Saphalta Baghmar1, Rommel Sandhyav2, Asit Arora2, Ankur Arora3
1Department of Medical Oncology, 2Department of Hepatopancreatobiliary surgery, ILBS, Vasant Kunj, New Delhi 110070, India
3Consultant Radiologist, Worthing Hospital, Western Sussex NHS Trust
Dr Asit Arora
Carcinoma Gall Bladder (CaGB) is the most common biliary tract malignancy with geographic and ethnic disparities. It is one of the most common malignancies in north India, particularly in females. It has a vague presentation and mostly is detected in advanced stage. We here in report an interesting case which initially presented as liver abscess and latter diagnosed as gall bladder cancer with cardiac metastasis.
A 55 year old gentleman presented to us with persistent fever and pain abdomen for the last one and half months. He was evaluated elsewhere with USG and CECT of the abdomen. A diagnosis of liver abscess was made and he was treated with antibiotics and percutaneous catheter drainage of the abscess cavity. The catheter was removed after three days. He continued to be symptomatic and was given a long course of antibiotics. At presentation to our hospital he was febrile, septic but hemodynamically stable, anicteric with no lymphadenopathy. Abdominal examination was unremarkable. Blood investigations revealed a raised total count of 21900 c/mm3, normal bilirubin and liver enzymes with raised Serum Alkaline Phosphatase. He was reassessed with CECT which showed a large partly exophytic relatively well defined necrotic heterogenously enhancing mass lesion measuring approx. 9.6 x 10.3 x 9.9 in segment IVA, IVB, V and VIII of liver with gall bladder embedded within the mass lesion (Figure 1A and 1B), with heterogenously hypodense lesion measuring 2.7 x 2.3 cm in right ventricle (Figure 1C and 1D), suggestive of gall bladder cancer with intracardiac metastasis. Tumour markers were evaluated which showed CEA-23.19, CA 19-9 100.5. ECHO showed a 2.5 x 4.6 mm homogenous mass in the Right ventricular apex with no free mobility. FNAC from the gall bladder mass confirmed the diagnosis of gall bladder cancer. In view of his poor performance status he was planned for best supportive care. He succumbed to his disease within 2 months of presentation.
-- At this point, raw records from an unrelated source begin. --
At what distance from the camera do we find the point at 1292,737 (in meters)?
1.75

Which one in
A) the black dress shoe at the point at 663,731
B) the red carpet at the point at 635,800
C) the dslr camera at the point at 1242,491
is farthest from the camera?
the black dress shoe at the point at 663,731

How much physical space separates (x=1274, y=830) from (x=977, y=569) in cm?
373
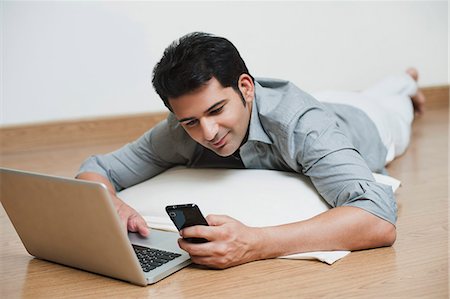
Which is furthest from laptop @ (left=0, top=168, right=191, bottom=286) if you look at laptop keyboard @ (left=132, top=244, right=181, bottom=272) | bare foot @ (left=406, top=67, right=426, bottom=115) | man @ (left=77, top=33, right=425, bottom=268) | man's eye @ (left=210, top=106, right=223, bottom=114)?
bare foot @ (left=406, top=67, right=426, bottom=115)

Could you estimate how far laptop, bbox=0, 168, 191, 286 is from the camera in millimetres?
1468

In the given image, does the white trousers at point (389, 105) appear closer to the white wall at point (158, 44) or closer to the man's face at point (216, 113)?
the white wall at point (158, 44)

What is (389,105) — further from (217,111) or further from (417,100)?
(217,111)

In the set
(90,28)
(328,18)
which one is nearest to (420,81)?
(328,18)

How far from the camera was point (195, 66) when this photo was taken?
1742 millimetres

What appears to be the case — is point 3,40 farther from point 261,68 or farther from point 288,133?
point 288,133

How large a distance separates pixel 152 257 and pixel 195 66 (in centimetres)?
50

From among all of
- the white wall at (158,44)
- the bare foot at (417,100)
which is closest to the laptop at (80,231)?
the white wall at (158,44)

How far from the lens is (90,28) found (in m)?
3.60

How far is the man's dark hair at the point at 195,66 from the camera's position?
1731 millimetres

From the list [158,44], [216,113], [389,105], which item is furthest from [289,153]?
[158,44]

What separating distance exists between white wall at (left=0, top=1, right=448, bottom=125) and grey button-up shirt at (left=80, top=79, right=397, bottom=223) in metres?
1.51

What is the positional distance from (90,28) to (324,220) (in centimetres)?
231

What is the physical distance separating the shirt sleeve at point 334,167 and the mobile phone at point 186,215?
40 cm
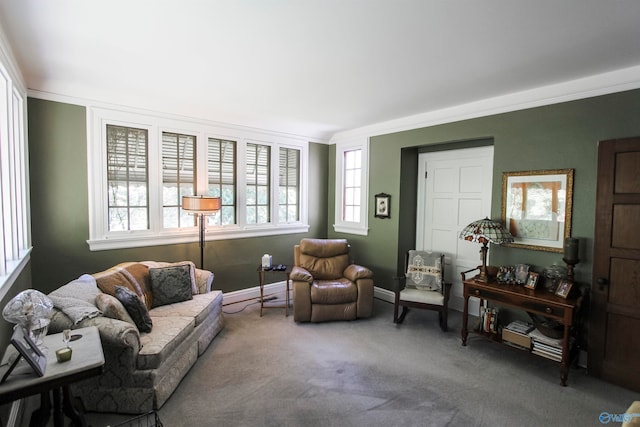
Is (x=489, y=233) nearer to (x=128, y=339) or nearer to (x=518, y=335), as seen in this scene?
(x=518, y=335)

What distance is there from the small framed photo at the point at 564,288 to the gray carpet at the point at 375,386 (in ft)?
2.29

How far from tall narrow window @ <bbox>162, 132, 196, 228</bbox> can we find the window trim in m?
2.38

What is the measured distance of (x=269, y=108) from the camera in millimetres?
3879

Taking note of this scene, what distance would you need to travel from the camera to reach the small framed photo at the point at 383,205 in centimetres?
459

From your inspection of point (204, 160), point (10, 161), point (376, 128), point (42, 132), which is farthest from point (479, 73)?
point (42, 132)

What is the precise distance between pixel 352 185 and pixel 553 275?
3.06 m

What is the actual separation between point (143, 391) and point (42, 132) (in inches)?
110

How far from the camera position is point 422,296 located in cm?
366

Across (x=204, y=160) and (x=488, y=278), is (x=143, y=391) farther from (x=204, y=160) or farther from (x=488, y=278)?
(x=488, y=278)

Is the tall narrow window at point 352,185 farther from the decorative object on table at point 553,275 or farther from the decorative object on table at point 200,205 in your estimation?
the decorative object on table at point 553,275

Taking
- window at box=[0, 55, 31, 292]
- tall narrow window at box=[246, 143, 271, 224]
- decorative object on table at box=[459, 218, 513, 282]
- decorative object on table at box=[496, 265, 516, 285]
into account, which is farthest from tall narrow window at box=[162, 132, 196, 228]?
decorative object on table at box=[496, 265, 516, 285]

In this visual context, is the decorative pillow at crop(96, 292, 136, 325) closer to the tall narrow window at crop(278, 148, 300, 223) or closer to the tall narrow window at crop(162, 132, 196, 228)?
the tall narrow window at crop(162, 132, 196, 228)

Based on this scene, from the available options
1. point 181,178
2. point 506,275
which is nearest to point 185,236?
point 181,178

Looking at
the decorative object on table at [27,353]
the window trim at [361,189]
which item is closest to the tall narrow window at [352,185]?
the window trim at [361,189]
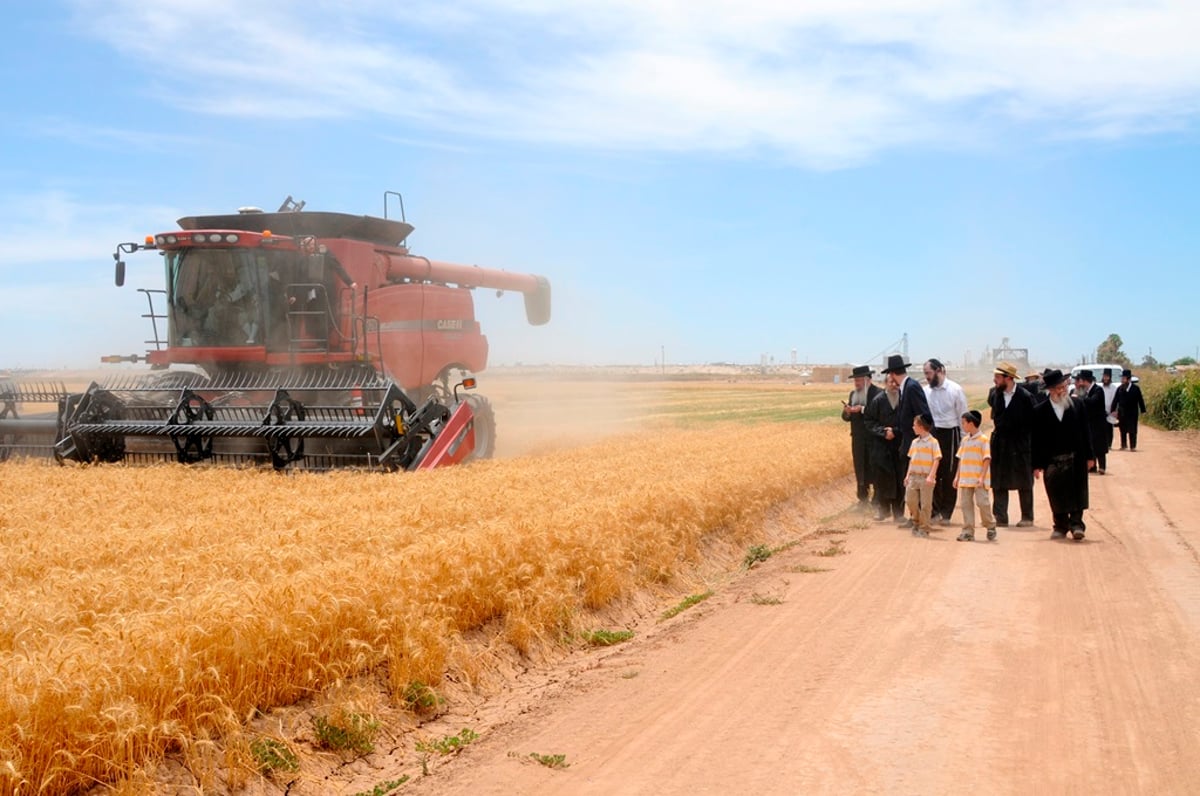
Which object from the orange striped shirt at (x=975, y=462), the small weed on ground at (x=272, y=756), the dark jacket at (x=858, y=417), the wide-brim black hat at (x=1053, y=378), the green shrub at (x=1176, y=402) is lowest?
the green shrub at (x=1176, y=402)

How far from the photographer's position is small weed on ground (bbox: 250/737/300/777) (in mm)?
4668

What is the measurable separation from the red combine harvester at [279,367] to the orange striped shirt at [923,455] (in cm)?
558

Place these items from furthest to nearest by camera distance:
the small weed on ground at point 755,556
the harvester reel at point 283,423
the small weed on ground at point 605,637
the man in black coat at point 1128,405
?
the man in black coat at point 1128,405 → the harvester reel at point 283,423 → the small weed on ground at point 755,556 → the small weed on ground at point 605,637

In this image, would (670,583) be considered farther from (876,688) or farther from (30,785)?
(30,785)

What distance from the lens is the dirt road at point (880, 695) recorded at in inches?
187

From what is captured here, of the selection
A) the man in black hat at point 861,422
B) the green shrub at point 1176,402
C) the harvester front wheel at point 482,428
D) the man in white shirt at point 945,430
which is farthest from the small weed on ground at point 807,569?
the green shrub at point 1176,402

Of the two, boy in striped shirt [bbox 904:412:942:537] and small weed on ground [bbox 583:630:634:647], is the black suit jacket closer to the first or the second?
boy in striped shirt [bbox 904:412:942:537]

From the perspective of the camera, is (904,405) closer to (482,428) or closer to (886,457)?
(886,457)

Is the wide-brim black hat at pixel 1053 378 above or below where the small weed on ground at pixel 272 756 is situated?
above

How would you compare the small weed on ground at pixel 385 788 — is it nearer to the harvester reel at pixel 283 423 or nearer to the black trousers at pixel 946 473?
the harvester reel at pixel 283 423

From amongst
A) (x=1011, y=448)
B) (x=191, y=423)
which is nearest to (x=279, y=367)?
(x=191, y=423)


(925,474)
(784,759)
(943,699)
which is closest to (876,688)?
(943,699)

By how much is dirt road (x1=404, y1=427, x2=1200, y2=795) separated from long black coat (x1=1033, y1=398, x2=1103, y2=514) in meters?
1.70

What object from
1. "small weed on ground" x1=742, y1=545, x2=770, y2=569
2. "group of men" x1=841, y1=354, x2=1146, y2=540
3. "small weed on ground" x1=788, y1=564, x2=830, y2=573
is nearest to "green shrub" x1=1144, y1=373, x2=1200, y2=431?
"group of men" x1=841, y1=354, x2=1146, y2=540
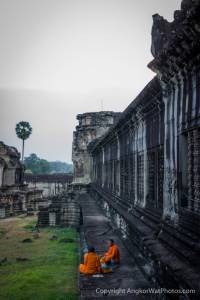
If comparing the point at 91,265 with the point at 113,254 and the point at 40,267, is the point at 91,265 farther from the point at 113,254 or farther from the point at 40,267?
the point at 40,267

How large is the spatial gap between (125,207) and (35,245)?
27.2ft

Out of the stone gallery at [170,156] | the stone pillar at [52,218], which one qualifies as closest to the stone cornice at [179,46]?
the stone gallery at [170,156]

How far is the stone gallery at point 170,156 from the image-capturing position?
4672 millimetres

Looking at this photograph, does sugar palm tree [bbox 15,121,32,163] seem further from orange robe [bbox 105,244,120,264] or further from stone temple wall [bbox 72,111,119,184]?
orange robe [bbox 105,244,120,264]

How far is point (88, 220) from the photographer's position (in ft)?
47.9

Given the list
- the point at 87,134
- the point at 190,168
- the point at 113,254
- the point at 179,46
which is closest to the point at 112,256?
the point at 113,254

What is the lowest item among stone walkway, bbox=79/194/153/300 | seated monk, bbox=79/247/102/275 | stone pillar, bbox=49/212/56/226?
stone pillar, bbox=49/212/56/226

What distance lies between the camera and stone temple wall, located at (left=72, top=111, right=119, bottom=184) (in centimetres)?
3144

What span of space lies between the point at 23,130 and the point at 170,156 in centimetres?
5285

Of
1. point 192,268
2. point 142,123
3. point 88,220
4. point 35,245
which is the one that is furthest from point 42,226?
point 192,268

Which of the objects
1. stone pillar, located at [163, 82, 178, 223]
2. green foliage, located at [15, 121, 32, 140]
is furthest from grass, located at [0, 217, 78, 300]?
green foliage, located at [15, 121, 32, 140]

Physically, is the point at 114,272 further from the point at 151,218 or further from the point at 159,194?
the point at 159,194

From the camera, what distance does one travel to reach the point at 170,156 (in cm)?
599

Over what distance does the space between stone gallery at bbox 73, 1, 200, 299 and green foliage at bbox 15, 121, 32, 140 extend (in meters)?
49.2
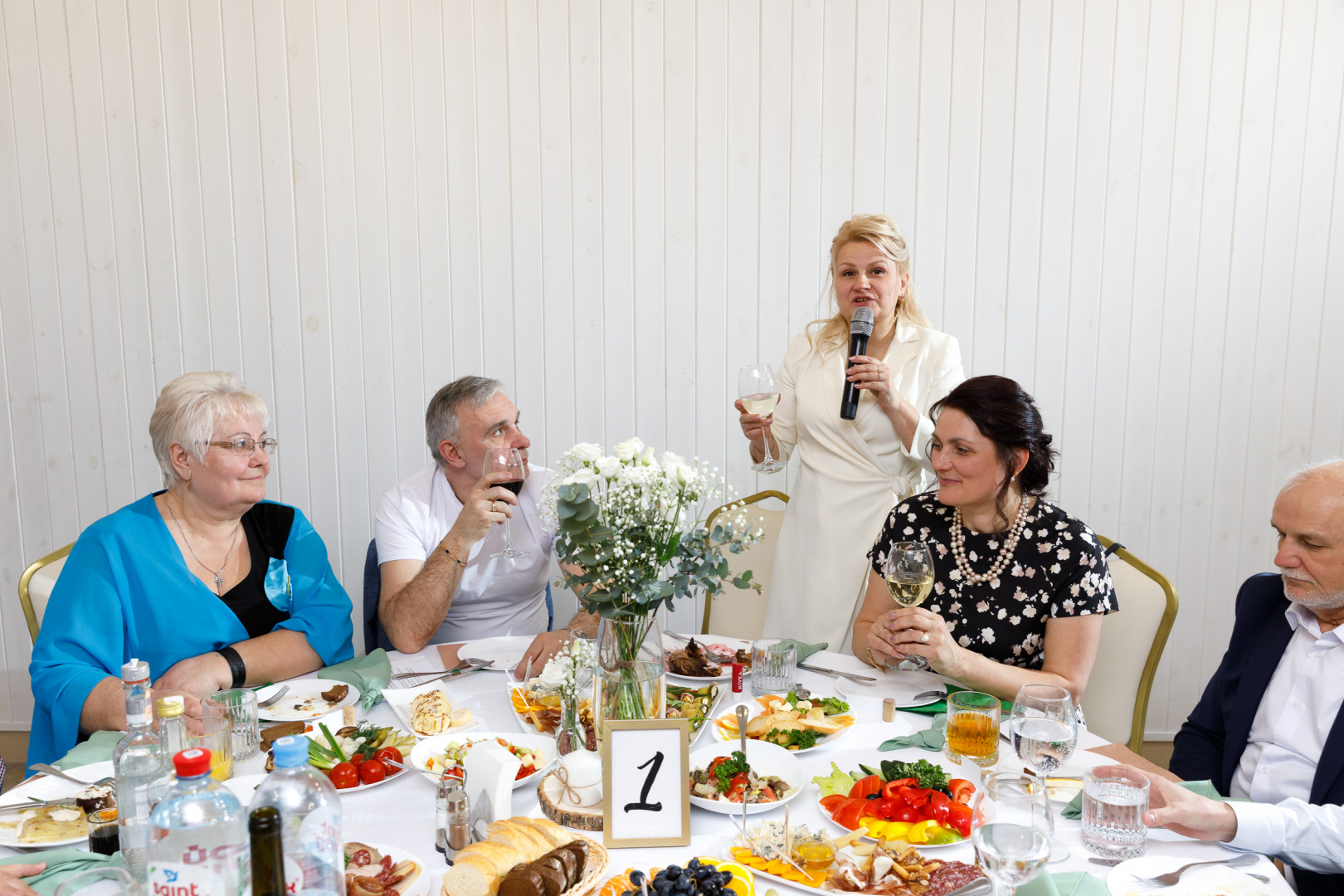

Metastatic spread from primary CaGB is usually to the liver and the paraaortic lymph nodes. The modes of dissemination in gallbladder carcinoma are direct, lymphatic, vascular, neural, intraperitoneal, and intraductal. There have been reports of CaGB metastasising to unusual sites like bone1, brain1, ovary 2, spine3, cheek4 and breast5. A handful cases with cardiac metastasis have also been reported.6-9 Gall bladder cancer can very rarely mimic a liver abscess, which may come to light only after drainage or at the time of surgery.
We herein report an extremely uncommon combination of two rare presentations of gall bladder cancer in a patient i.e. gall bladder cancer presenting as liver abscess and subsequently developing cardiac metastasis. Cardiac metastasis may develop via lymphatic, haematogenous or direct spread. But myocardial involvement like in our case is usually through haematogenous spread. Most cardiac metastasis are asymptomatic and are detected incidentally or at the time of autopsy.7-10 Autopsy studies of metastatic neoplasms of the heart have reported gallbladder carcinoma as a rare primary site.10
Only one case has been reported of a gall bladder cancer presenting with pyrexia of unknown origin and misdiagnosed as liver abscess on CT, as in our case and later found to have carcinoma only at surgery.11
The case illustrates an unusual presentation of gallbladder carcinoma with a combination of a rare demonstration of it as liver abscess with cardiac metastasis. At the same time, it highlights the highly aggressive nature of gallbladder carcinoma, progressing from asymptomatic to death within two months. Thus an early diagnosis is essential in cases of CaGB and improved imaging modalities and its interpretation supplemented with accurate diag¬nostic markers will potentially help outcomes.